TEXTAUSZUG =
+++
Die kritischen Stimmen am Trainer werden wieder einmal lauter und vor allem Schneider wird dafür kritisiert einen 66-Jährigen installiert zu haben, der seit 2014 nur Vereine in Saudi-Arabien und Ägypten betreute. Dass Gross ÖFB-Legionär Alessandro Schöpf bei einer Pressekonferenz vor laufender Kamera "Massimo Schlüpp" taufte, passt da nur ins Bild.

Dortmund vor entscheidenden Wochen

Zwar bei Weitem nicht so groß wie beim Rivalen sind die Sorgen von Schwarz-Gelb, eitel Wonne ist die Lage in Dortmund aber keineswegs. Mit Lucien Favre musste beim BVB ebenfalls schon ein Trainer die Segel streichen und unter Edin Terzic wurden die Leistungen nicht unbedingt besser.
+++
VORLIEGENDE DATEN =
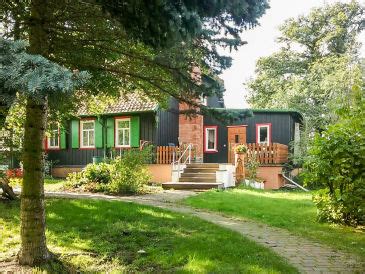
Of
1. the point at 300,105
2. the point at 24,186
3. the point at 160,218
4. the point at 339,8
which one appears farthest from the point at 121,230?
the point at 339,8

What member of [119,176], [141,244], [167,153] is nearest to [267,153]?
[167,153]

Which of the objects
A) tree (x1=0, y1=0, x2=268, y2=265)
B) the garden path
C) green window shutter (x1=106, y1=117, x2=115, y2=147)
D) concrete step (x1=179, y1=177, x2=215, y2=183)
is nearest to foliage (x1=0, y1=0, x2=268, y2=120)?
tree (x1=0, y1=0, x2=268, y2=265)

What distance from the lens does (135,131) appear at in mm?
22562

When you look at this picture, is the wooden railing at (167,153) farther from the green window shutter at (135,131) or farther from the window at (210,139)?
the window at (210,139)

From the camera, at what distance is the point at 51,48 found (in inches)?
264

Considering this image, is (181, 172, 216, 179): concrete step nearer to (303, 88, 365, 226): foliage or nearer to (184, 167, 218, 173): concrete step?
(184, 167, 218, 173): concrete step

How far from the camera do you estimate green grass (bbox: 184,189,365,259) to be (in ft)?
24.9

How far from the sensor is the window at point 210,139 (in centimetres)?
2527

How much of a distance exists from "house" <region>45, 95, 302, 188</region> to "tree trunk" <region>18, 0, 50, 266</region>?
12435 millimetres

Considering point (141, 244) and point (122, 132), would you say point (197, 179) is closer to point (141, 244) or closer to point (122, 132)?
point (122, 132)

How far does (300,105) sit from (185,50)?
24.3 meters

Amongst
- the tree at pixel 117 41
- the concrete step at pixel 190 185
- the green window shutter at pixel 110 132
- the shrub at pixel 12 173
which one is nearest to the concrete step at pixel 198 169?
the concrete step at pixel 190 185

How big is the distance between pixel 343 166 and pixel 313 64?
1009 inches

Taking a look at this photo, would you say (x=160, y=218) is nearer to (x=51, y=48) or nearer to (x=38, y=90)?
(x=51, y=48)
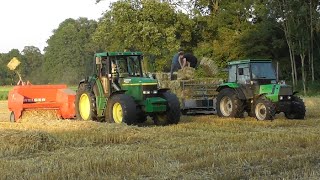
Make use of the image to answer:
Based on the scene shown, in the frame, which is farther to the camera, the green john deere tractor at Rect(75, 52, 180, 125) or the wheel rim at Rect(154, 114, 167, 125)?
the wheel rim at Rect(154, 114, 167, 125)

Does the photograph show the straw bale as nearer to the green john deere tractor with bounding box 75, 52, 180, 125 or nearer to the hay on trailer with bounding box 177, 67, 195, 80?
the hay on trailer with bounding box 177, 67, 195, 80

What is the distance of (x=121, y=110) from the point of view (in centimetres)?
1312

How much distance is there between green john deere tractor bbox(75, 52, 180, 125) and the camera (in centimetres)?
1305

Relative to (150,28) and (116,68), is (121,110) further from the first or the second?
(150,28)

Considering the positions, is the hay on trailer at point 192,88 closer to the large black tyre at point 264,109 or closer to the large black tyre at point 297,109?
the large black tyre at point 264,109

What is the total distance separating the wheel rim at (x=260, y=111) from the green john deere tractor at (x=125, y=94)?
2.57 m

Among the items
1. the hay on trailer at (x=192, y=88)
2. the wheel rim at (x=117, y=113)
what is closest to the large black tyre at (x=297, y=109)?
the hay on trailer at (x=192, y=88)

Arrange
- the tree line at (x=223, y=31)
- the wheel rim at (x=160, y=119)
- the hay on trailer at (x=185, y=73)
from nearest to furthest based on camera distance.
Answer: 1. the wheel rim at (x=160, y=119)
2. the hay on trailer at (x=185, y=73)
3. the tree line at (x=223, y=31)

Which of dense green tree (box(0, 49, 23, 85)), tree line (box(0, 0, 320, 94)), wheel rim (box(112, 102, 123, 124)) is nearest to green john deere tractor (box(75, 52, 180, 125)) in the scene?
wheel rim (box(112, 102, 123, 124))

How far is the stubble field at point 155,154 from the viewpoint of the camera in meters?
6.44

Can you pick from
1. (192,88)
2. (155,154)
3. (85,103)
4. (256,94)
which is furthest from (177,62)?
(155,154)

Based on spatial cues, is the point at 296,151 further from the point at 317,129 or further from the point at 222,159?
the point at 317,129

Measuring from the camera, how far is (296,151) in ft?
26.3

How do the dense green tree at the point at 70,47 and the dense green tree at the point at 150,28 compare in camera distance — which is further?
the dense green tree at the point at 70,47
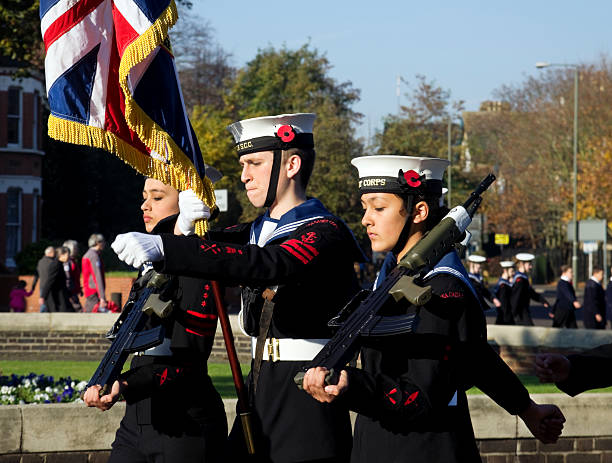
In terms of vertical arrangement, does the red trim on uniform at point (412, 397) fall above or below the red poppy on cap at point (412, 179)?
below

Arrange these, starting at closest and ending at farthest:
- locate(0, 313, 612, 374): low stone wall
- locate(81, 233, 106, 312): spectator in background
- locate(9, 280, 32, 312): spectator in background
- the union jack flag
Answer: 1. the union jack flag
2. locate(0, 313, 612, 374): low stone wall
3. locate(81, 233, 106, 312): spectator in background
4. locate(9, 280, 32, 312): spectator in background

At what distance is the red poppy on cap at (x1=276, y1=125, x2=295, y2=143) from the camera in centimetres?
512

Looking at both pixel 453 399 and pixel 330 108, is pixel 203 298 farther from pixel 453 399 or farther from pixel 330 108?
pixel 330 108

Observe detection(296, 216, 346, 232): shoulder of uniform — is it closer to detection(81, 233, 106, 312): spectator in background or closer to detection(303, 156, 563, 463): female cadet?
detection(303, 156, 563, 463): female cadet

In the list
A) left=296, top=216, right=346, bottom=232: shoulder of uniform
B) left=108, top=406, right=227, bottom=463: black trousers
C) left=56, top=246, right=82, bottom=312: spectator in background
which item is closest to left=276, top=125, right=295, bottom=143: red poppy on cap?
left=296, top=216, right=346, bottom=232: shoulder of uniform

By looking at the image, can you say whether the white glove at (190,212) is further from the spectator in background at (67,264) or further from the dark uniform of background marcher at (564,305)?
the dark uniform of background marcher at (564,305)

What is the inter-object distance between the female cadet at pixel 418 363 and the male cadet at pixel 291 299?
14.4 inches

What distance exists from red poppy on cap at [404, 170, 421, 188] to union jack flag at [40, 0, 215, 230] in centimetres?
132

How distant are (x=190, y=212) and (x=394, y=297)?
4.39ft

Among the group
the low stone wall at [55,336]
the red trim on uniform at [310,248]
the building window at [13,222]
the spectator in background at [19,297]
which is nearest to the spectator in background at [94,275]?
the low stone wall at [55,336]

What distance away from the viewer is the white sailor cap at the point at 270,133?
513cm

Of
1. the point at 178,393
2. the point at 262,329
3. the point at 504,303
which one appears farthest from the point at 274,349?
the point at 504,303

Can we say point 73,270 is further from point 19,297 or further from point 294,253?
point 294,253

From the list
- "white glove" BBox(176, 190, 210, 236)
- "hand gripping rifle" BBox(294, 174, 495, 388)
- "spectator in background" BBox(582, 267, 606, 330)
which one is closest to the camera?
"hand gripping rifle" BBox(294, 174, 495, 388)
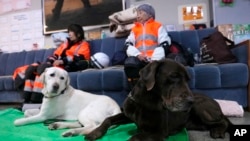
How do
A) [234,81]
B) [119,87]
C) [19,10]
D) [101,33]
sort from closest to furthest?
[234,81]
[119,87]
[101,33]
[19,10]

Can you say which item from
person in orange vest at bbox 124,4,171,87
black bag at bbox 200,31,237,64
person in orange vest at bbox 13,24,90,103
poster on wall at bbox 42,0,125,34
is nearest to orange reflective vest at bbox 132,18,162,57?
person in orange vest at bbox 124,4,171,87

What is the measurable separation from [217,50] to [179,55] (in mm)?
464

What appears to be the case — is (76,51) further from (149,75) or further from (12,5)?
(12,5)

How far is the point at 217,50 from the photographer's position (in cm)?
269

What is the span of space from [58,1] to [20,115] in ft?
9.35

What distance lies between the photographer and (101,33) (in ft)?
14.2

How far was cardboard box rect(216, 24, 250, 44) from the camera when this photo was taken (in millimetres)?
3490

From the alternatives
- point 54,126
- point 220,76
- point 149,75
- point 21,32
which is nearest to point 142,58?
point 220,76

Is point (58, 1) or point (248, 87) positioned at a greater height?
point (58, 1)

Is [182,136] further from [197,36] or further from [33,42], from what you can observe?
[33,42]

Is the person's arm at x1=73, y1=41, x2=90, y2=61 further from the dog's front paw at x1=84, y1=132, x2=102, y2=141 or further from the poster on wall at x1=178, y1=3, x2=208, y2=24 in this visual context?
the dog's front paw at x1=84, y1=132, x2=102, y2=141

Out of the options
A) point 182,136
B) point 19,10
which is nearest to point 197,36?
point 182,136

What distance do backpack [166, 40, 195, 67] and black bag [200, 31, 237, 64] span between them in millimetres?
218

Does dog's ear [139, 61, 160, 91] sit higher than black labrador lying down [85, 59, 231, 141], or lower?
higher
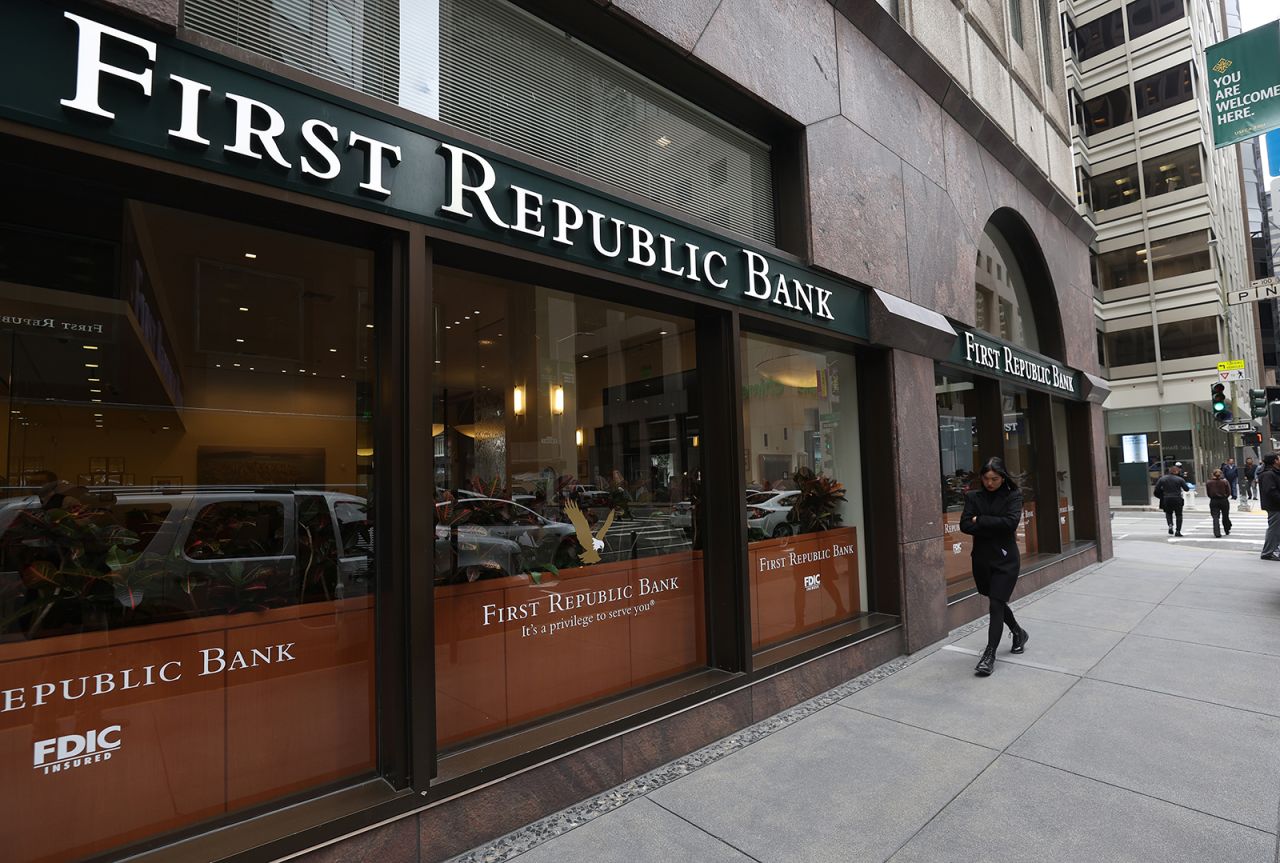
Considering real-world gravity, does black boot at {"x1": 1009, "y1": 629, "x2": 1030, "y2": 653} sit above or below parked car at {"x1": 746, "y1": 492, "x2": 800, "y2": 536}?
below

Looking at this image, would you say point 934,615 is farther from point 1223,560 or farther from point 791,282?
point 1223,560

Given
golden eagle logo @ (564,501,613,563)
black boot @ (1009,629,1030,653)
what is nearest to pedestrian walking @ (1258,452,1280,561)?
black boot @ (1009,629,1030,653)

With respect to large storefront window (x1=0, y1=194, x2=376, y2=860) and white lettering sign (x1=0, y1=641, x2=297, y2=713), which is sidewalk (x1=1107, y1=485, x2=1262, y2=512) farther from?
white lettering sign (x1=0, y1=641, x2=297, y2=713)

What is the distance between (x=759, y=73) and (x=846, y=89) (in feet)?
4.62

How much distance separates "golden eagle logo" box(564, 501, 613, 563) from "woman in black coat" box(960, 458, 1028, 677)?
3264 millimetres

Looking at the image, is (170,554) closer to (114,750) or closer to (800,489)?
(114,750)

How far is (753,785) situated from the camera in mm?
3799

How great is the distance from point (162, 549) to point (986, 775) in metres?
4.67

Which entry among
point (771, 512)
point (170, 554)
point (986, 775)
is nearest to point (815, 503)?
point (771, 512)

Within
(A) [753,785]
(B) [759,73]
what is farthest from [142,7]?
(A) [753,785]

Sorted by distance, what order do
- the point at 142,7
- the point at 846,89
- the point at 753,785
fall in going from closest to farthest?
the point at 142,7
the point at 753,785
the point at 846,89

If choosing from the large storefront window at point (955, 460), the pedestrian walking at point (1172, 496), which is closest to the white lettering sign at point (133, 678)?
the large storefront window at point (955, 460)

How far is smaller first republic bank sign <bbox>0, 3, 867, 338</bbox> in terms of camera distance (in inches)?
93.5

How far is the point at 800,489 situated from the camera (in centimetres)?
627
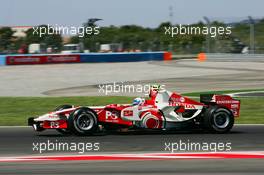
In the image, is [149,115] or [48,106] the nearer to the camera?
[149,115]

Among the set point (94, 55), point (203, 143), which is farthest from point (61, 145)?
point (94, 55)

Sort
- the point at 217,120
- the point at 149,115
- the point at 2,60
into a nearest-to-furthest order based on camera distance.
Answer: the point at 149,115, the point at 217,120, the point at 2,60

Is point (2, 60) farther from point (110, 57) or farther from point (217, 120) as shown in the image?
point (217, 120)

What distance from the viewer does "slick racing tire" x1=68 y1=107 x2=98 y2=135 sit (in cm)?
1187

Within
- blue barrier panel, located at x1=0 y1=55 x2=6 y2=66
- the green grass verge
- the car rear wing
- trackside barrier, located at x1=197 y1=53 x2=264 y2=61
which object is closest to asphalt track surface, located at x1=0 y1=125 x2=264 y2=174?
the car rear wing

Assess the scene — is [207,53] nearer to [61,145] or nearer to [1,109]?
[1,109]

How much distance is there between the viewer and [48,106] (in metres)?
18.7

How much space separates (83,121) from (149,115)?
1249mm

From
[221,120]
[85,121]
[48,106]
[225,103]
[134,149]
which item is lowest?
[48,106]

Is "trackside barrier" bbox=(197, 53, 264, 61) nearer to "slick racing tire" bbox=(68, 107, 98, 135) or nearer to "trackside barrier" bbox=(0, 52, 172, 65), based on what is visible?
"trackside barrier" bbox=(0, 52, 172, 65)

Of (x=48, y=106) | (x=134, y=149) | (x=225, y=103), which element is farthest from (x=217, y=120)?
(x=48, y=106)

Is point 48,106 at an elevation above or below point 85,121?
below

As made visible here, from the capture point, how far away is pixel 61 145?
11.1 metres

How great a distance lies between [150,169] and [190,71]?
25461 millimetres
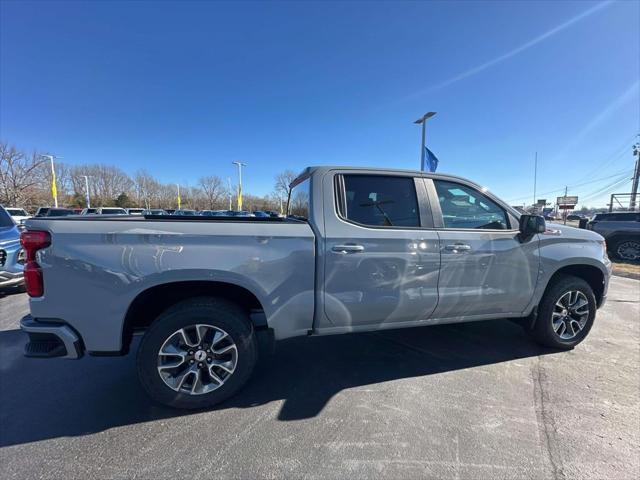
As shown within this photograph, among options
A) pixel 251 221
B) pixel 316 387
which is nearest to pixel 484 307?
pixel 316 387

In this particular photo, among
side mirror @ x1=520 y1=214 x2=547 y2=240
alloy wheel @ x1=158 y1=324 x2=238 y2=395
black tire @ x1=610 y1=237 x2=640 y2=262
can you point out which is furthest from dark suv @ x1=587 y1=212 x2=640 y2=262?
alloy wheel @ x1=158 y1=324 x2=238 y2=395

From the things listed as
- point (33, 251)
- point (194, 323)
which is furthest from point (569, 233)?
point (33, 251)

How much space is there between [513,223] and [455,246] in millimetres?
871

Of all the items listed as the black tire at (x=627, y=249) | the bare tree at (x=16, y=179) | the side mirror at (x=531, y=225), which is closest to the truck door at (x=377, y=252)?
the side mirror at (x=531, y=225)

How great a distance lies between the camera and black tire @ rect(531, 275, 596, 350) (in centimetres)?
338

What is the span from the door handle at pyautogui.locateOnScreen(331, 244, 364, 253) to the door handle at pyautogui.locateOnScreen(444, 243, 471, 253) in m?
0.90

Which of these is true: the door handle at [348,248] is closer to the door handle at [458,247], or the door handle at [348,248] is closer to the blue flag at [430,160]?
the door handle at [458,247]

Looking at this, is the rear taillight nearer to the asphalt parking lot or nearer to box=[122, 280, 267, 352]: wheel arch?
box=[122, 280, 267, 352]: wheel arch

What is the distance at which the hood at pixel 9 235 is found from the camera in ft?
17.1

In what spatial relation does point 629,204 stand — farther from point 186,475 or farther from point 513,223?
point 186,475

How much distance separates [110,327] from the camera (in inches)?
87.0

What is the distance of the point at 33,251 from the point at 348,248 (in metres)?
2.31

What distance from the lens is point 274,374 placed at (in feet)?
9.88

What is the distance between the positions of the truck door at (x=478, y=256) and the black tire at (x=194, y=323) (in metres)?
1.87
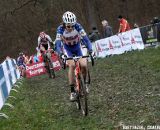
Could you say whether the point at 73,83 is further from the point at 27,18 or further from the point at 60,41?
the point at 27,18

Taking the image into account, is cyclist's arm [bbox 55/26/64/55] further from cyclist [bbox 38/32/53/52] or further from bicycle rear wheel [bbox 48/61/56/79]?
bicycle rear wheel [bbox 48/61/56/79]

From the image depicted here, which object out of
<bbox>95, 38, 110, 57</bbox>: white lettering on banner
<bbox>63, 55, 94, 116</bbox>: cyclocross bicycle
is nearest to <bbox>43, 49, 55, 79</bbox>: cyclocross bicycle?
<bbox>95, 38, 110, 57</bbox>: white lettering on banner

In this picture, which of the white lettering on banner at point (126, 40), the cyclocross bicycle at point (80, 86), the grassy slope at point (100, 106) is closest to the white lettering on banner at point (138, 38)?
the white lettering on banner at point (126, 40)

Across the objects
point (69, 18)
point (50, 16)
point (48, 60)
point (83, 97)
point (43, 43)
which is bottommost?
point (83, 97)

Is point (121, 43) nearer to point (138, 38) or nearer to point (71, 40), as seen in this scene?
point (138, 38)

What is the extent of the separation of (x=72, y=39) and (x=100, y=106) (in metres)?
1.76

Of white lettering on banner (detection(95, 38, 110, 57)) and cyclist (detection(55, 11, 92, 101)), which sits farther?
white lettering on banner (detection(95, 38, 110, 57))

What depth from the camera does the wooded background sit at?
58688 mm

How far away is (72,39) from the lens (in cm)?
1170

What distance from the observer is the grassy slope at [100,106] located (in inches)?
386

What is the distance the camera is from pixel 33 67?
98.7 ft

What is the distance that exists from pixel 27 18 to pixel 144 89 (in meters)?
54.6

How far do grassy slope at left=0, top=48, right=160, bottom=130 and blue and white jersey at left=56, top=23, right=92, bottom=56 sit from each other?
1.47 meters

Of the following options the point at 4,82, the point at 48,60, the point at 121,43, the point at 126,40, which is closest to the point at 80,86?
the point at 4,82
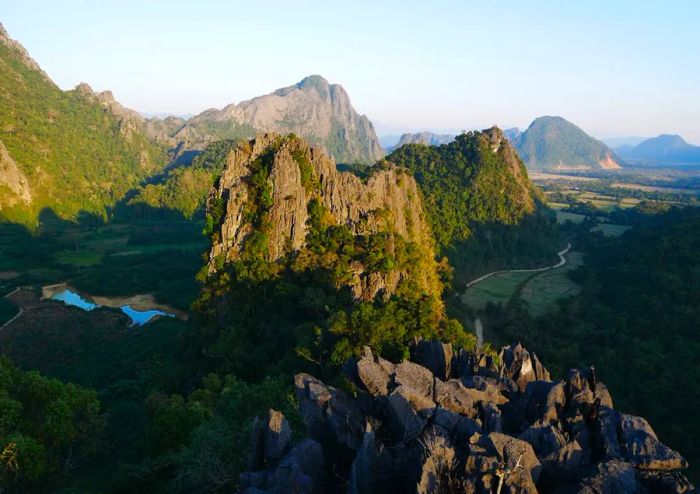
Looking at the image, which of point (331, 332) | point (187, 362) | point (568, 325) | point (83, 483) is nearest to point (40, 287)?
point (187, 362)

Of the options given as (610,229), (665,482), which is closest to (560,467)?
(665,482)

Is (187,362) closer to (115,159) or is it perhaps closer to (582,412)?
(582,412)

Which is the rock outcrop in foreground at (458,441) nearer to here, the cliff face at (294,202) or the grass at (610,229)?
the cliff face at (294,202)

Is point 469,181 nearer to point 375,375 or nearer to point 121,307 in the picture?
point 121,307

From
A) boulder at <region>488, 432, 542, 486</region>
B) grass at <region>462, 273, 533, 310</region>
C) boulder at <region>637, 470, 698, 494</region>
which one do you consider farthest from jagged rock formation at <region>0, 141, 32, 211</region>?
boulder at <region>637, 470, 698, 494</region>

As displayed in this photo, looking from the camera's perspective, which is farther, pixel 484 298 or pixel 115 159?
pixel 115 159

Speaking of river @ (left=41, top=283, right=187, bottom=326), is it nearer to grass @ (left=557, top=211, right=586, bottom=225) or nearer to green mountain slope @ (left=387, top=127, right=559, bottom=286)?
+++
AUFGABE =
Schreib aus dem Textauszug die Stelle von „Die kritischen Stimmen“ bis „nur ins Bild.“ ab und tausche dabei „Trainer“ gegen „Coach“. Halte dich dabei nur an den Textauszug.

DEINE ANTWORT =
Die kritischen Stimmen am Coach werden wieder einmal lauter und vor allem Schneider wird dafür kritisiert einen 66-Jährigen installiert zu haben, der seit 2014 nur Vereine in Saudi-Arabien und Ägypten betreute. Dass Gross ÖFB-Legionär Alessandro Schöpf bei einer Pressekonferenz vor laufender Kamera "Massimo Schlüpp" taufte, passt da nur ins Bild.